### [STATED TASK]
Reproduce the entries below word for word, from their first line through the line containing "338 centimetres", including both of those lines.

### [INFORMATION PROVIDED]
..............................

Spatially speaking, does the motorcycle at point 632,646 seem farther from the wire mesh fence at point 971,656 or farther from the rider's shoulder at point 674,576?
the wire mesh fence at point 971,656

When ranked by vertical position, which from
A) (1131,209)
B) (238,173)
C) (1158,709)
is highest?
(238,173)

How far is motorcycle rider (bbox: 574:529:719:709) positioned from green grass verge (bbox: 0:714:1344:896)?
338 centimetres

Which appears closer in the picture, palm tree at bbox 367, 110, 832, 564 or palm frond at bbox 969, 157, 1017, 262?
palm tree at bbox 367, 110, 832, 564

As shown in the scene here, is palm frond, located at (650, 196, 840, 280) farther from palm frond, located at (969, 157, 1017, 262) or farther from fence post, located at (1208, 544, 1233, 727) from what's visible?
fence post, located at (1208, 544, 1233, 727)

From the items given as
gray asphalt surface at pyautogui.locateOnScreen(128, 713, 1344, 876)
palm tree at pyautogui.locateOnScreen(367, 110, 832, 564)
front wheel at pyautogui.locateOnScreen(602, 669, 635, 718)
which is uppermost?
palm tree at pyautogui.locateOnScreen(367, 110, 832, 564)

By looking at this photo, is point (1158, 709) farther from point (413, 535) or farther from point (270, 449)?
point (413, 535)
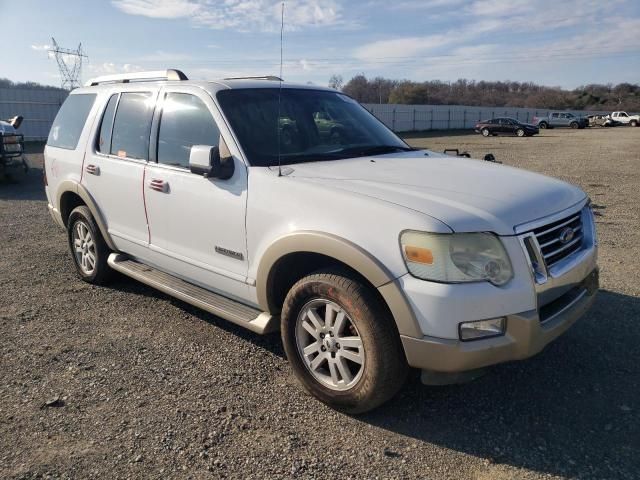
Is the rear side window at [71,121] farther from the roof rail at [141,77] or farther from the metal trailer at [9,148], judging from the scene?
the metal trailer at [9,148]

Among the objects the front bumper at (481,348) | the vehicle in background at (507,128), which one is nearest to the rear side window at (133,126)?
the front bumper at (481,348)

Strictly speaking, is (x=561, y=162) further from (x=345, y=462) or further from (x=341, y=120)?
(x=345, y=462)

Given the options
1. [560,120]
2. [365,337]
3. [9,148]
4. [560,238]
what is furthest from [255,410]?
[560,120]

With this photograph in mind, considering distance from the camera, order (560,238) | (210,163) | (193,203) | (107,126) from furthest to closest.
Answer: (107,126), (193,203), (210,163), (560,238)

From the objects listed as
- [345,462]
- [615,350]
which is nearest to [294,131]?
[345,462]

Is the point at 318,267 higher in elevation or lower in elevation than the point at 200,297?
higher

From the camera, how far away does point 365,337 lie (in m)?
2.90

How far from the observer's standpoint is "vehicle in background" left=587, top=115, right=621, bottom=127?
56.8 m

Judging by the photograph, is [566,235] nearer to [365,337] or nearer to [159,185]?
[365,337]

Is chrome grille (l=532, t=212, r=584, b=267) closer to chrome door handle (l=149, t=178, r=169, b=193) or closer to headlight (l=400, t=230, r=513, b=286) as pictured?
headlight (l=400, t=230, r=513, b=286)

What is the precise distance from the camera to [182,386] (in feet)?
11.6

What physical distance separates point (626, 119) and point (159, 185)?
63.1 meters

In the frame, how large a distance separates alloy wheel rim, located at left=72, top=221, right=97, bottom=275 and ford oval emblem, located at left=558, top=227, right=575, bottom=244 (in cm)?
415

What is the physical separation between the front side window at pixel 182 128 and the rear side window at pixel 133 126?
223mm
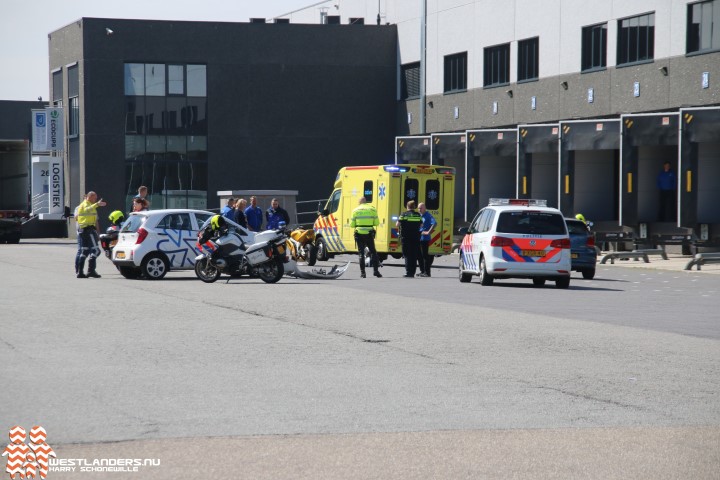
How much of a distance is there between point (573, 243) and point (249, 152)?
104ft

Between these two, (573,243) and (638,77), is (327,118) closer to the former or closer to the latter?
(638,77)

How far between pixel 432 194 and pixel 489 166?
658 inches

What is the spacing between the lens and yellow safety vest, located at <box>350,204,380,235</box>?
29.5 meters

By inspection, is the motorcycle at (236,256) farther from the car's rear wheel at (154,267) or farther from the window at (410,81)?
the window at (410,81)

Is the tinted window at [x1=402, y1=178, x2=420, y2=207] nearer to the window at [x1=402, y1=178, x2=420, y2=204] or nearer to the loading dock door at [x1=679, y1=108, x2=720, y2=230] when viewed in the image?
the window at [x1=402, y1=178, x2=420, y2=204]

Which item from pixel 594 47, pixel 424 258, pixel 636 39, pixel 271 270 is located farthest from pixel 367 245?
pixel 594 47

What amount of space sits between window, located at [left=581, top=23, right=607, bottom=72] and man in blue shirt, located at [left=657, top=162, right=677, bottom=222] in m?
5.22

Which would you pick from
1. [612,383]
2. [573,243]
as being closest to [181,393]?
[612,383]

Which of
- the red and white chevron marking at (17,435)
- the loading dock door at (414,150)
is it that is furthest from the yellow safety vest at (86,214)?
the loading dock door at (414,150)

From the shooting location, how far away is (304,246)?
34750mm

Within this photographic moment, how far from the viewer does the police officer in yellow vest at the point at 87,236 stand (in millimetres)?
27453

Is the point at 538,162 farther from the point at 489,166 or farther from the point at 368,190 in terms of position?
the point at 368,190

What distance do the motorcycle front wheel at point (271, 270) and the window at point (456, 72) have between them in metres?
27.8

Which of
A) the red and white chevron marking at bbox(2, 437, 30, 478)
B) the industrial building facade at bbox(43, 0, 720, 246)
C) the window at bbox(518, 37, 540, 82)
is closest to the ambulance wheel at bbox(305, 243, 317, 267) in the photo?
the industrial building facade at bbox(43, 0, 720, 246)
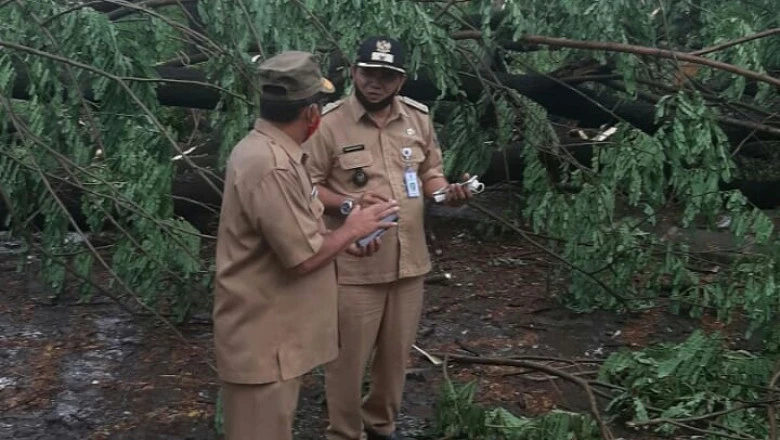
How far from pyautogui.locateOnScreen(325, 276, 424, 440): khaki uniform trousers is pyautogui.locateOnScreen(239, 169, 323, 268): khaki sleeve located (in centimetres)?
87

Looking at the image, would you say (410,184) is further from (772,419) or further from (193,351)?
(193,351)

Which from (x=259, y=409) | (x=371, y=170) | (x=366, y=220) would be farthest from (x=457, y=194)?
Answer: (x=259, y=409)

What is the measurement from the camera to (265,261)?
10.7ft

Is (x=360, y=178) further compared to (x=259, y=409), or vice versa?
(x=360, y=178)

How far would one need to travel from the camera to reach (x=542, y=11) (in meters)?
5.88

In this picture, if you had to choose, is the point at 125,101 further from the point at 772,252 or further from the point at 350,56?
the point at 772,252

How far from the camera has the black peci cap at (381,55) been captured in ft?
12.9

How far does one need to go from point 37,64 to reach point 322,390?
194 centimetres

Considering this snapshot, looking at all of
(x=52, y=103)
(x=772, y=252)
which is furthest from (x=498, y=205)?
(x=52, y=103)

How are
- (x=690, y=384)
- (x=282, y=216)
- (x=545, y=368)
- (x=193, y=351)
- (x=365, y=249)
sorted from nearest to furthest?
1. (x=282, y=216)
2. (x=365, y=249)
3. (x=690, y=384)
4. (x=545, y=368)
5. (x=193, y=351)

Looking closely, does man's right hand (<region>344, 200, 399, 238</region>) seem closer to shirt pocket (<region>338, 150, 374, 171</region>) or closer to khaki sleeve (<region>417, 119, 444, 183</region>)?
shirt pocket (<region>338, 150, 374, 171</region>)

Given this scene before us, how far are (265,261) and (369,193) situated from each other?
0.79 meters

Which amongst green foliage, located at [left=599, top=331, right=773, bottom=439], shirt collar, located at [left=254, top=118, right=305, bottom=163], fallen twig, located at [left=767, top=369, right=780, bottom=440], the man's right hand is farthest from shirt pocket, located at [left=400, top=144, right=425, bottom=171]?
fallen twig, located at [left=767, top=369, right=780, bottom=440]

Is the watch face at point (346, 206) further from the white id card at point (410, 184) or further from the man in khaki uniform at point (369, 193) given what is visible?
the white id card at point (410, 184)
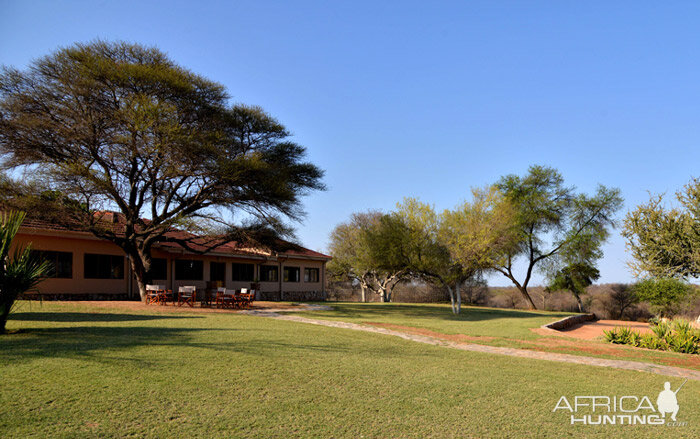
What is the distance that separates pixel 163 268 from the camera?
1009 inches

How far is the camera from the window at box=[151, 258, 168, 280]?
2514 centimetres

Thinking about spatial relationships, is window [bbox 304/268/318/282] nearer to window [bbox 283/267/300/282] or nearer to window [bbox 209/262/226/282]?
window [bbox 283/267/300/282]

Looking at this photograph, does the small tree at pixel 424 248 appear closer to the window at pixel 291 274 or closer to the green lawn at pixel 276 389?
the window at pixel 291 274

..............................

### [REPLY]
Spatially speaking, does the motorcycle at point 632,646 seem farther from the wire mesh fence at point 971,656 or farther from the rider's shoulder at point 674,576?
the wire mesh fence at point 971,656

When ranked by vertical position, which from
A) (1131,209)
B) (238,173)
C) (1158,709)
is highest?
(238,173)

How far is motorcycle rider (bbox: 574:529:719:709) positioned from green grass verge (bbox: 0:714:1344:896)?
338 centimetres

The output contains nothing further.